━━━━━ TEXTO
Cleidiane Barreto, membro da Coordenação do MAB na Bahia, ressalta a importância do desenvolvimento do projeto em Jequié:
“A pesquisa da Fiocruz e MAB é uma oportunidade dos atingidos terem um espaço de escuta das suas angústias e da sua situação, mesmo quase três anos depois da enchente. Em todo o município, essa população foi invisibilizada durante este tempo e nenhuma ação de reparação foi feita. Apesar de não ter tido vítimas fatais, a abertura das comportas deixou a saúde da população muito fragilizada, com altos índices de adoecimento mental e diversos casos de doenças após a enchente, como viroses e doenças de pele”, relata Cleidiane.
A ausência de reparação também é para Jeiziane um dos principais agravantes do adoecimento da população após a enchente e, ao mesmo tempo, uma das lutas primordiais do MAB no território: “Nós precisamos de reparação. Temos um processo contra a CHESF e cobramos sempre o andamento desse processo. Como vão ficar as pessoas que perderam tudo e que até hoje não têm casa para morar? E as que perderam suas mercadorias na feira? Como esse povo vai ficar sem justiça? E se acontecer novamente, se a CHESF errar de novo?”, questiona a atingida.
Mulheres negras são maioria na população atingida
A situação de vulnerabilidade em Jequié assusta quem ouve o relato dos atingidos e conhece a realidade da população. Durante as visitas ao Bairro Joaquim Romão e aos Residenciais Mandacaru 1 e Vida Jequié, o grupo escutou inúmeras angústias de quem perdeu tudo e até hoje não tem esperança.

A pesquisadora da Fiocruz Minas, Priscila Neves, conta que foram dias intensos de escuta e troca com as comunidades, que já viviam em situação de vulnerabilidade, agravada pelo alagamento. “Quase três anos depois, os impactos ainda são profundos: depressão, ansiedade, crises de pânico, além da perda de trabalho e renda. A empresa responsável não foi responsabilizada e a luta por reparação continua”, aponta Priscila.
Durante a pesquisa, além de visitar as casas atingidas, o grupo também esteve no Mercado Público do Município e conversou com outros atores chaves, como agentes comunitárias de saúde – que também foram atingidas – e representantes da Defensoria Pública da Bahia. A programação contempla, em todos os territórios, um encontro em grupo que discute como o ambiente reflete no corpo de cada pessoa, ampliando o conceito de saúde.
━━━━━━━━━━
▶ O QUE FAZER:
• A. Responda, com base no texto sobre Jequié:
(i) Que posição Cleidiane Barreto ocupa no MAB?
(ii) Contra qual empresa o MAB tem um processo?
(iii) A qual instituição pertence a pesquisadora Priscila Neves?
• B. Como o texto sobre Jequié poderia prosseguir? Dê seguimento a ele, começando logo após a última frase.
O material não tem nenhuma relação com o texto sobre Jequié.
━━━━━ MATERIAL
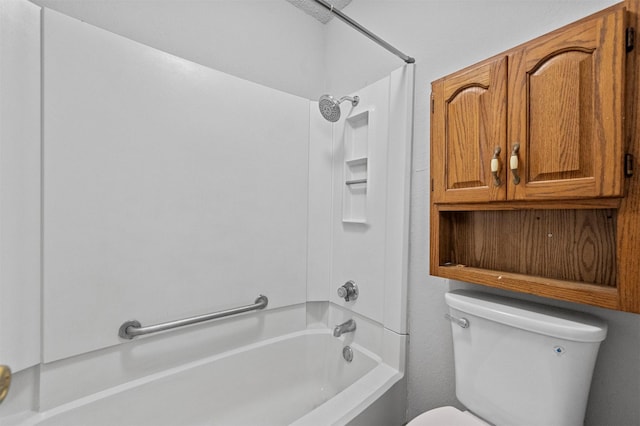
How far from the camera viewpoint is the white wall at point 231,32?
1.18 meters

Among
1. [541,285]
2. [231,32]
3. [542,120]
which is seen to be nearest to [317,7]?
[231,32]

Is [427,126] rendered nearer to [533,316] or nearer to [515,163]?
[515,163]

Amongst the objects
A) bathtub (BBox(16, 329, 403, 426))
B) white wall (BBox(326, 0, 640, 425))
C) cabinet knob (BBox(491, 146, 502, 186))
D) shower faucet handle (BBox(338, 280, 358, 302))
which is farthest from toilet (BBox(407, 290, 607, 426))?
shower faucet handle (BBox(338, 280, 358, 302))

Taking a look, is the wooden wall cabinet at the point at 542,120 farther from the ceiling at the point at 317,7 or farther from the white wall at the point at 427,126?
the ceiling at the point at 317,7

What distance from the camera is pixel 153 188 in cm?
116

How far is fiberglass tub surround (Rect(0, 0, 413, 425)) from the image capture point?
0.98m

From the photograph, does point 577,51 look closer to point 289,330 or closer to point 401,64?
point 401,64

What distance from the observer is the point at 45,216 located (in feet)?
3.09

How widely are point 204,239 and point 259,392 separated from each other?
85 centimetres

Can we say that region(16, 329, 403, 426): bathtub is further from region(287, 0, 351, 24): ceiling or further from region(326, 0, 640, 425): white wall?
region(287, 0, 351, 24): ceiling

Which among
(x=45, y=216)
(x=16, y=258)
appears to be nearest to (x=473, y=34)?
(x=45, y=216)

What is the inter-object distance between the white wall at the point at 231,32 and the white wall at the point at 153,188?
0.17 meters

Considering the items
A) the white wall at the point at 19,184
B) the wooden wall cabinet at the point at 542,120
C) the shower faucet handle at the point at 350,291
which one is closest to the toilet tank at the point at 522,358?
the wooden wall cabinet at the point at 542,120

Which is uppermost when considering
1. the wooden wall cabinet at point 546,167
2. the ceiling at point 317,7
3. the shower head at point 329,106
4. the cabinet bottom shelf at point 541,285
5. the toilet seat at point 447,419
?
━━━━━━━━━━
▶ RESPOSTAS POR TAREFA:
• A.
(i) Ela é membro da Coordenação do MAB na Bahia.
(ii) Contra a CHESF.
(iii) À Fiocruz Minas.

• B.
Este grupo, em Jequié formado em sua maioria por mulheres negras, evidenciou um destaque importante que Priscila aponta no perfil dos atingidos: “O racismo ambiental se revela de forma escancarada: os atingidos têm gênero, raça e classe social. Além das consequências diretas da enchente, a população convive diariamente com violência urbana e a guerra do tráfico, intensificando o medo e a insegurança”. Para a pesquisadora, “este projeto é sobre dar voz, visibilidade e dignidade às pessoas que lutam por justiça socioambiental”.
Vigilância popular em saúde
O objetivo do projeto construído entre o MAB, Fiocruz e Ministério da Saúde é promover e apoiar ações de vigilância popular em saúde, preparando as populações de cada território para identificar, monitorar, comunicar e registrar quaisquer problemas de saúde na população, especialmente aqueles causados pela construção de barragens ou por eventos climáticos.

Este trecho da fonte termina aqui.